:: Request ::
Reproduce, word for word, the section of the passage on Andal that begins with the words containing "Translation by Ravi" and ends with "or seeing God.".

Translation by Ravi Shankar
Andal, the 9th century mystic poet of Tamil Nadu was elevated to goddess status within a few centuries of her birth. She was the only woman among the twelve Alvars who “dived deep and drowned themselves in the love of god,” implying their complete devotion to Narayana/Vishnu (The Preserver in the Hindu pantheon). The Alvars are among the earliest proponents of the bhakti movement, a devotional and socially radical form of personal worship that emerged in medieval South India and spread to the rest of the subcontinent. However, plural practices flourished under the bhakti rubric. For instance, the South Indian mystics privileged the senses of taste, touch and smell, they sang of eating, scenting, even being pawed by the Divine; while those of the North favoured hearing or seeing God.
Unique among mystics, Andal demands Vishnu takes her as his bride, not merely in spirit, but as a living maiden; she craves the ecstasy and terror of this visceral transformation. Her first work, Tiruppavai (The Path to Krishna), composed when she was thirteen, is a song of congregational worship. In Nacciyar Tirumoli (The Sacred Songs of The Lady) , her second and last work at age fifteen or sixteen, Andal sings of her individual need for spiritual and sexual congress with her chosen god, and of an abundant female desire that is explicitly sited in the body, which, too, is holy. Her work calls to question all markers of identity and boundaries as she passionately sings for bliss to enter her body and spirit.

Spatial question data
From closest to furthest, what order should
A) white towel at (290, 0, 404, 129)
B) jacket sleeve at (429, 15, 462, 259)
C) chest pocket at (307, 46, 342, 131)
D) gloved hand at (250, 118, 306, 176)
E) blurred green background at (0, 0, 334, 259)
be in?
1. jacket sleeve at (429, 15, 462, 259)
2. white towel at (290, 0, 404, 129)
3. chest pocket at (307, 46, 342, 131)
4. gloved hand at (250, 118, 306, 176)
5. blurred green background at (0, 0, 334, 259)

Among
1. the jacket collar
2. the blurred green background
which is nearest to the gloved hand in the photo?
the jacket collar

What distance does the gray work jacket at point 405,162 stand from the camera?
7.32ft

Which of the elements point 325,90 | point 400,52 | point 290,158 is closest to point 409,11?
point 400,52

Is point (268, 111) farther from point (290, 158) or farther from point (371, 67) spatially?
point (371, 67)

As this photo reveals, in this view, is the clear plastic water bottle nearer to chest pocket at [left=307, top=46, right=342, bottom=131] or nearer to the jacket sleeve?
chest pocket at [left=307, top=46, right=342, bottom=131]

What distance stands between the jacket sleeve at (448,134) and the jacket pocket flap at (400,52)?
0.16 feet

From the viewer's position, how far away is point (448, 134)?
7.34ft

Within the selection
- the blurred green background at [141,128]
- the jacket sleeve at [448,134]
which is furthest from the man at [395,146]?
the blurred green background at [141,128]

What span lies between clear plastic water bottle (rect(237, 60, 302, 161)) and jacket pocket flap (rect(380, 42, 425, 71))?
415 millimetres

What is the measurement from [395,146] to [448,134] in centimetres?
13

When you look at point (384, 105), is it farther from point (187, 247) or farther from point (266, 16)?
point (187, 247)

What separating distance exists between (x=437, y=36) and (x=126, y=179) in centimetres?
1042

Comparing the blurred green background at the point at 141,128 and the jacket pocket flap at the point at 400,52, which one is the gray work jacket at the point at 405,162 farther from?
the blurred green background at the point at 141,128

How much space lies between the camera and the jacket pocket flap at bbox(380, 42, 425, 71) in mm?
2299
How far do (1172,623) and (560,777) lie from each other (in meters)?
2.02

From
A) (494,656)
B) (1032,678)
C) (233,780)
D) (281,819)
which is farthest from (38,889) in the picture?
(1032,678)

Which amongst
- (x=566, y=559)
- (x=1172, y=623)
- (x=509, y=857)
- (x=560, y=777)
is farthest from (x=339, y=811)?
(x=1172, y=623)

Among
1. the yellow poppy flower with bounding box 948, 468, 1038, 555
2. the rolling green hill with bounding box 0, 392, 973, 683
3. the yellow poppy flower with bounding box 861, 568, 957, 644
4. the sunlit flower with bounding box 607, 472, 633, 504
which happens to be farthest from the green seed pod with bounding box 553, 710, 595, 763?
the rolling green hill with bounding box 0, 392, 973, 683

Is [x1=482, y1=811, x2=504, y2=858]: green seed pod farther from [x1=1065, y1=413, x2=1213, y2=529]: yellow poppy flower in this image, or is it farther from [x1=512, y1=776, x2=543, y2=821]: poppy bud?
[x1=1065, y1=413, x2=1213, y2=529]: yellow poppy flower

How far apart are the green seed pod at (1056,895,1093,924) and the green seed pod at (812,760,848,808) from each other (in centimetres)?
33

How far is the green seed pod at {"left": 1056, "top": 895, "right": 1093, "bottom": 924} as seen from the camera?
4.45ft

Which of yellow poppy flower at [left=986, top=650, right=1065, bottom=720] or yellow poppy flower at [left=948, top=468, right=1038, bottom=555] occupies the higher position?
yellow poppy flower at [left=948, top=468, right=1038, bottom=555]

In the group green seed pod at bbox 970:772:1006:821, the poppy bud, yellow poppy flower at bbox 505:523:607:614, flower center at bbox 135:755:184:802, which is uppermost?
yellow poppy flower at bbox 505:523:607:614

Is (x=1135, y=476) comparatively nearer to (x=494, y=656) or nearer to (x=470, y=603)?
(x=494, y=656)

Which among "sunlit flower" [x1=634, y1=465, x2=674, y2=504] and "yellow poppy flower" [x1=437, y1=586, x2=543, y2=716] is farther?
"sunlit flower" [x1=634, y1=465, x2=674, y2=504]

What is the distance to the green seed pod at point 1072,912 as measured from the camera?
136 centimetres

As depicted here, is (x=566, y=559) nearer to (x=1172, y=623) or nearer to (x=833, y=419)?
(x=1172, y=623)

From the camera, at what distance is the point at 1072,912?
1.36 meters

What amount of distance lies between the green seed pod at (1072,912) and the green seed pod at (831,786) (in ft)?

:: Written response ::
Translation by Ravi Shankar
Andal, the 9th century mystic poet of Tamil Nadu was elevated to goddess status within a few centuries of her birth. She was the only woman among the twelve Alvars who “dived deep and drowned themselves in the love of god,” implying their complete devotion to Narayana/Vishnu (The Preserver in the Hindu pantheon). The Alvars are among the earliest proponents of the bhakti movement, a devotional and socially radical form of personal worship that emerged in medieval South India and spread to the rest of the subcontinent. However, plural practices flourished under the bhakti rubric. For instance, the South Indian mystics privileged the senses of taste, touch and smell, they sang of eating, scenting, even being pawed by the Divine; while those of the North favoured hearing or seeing God.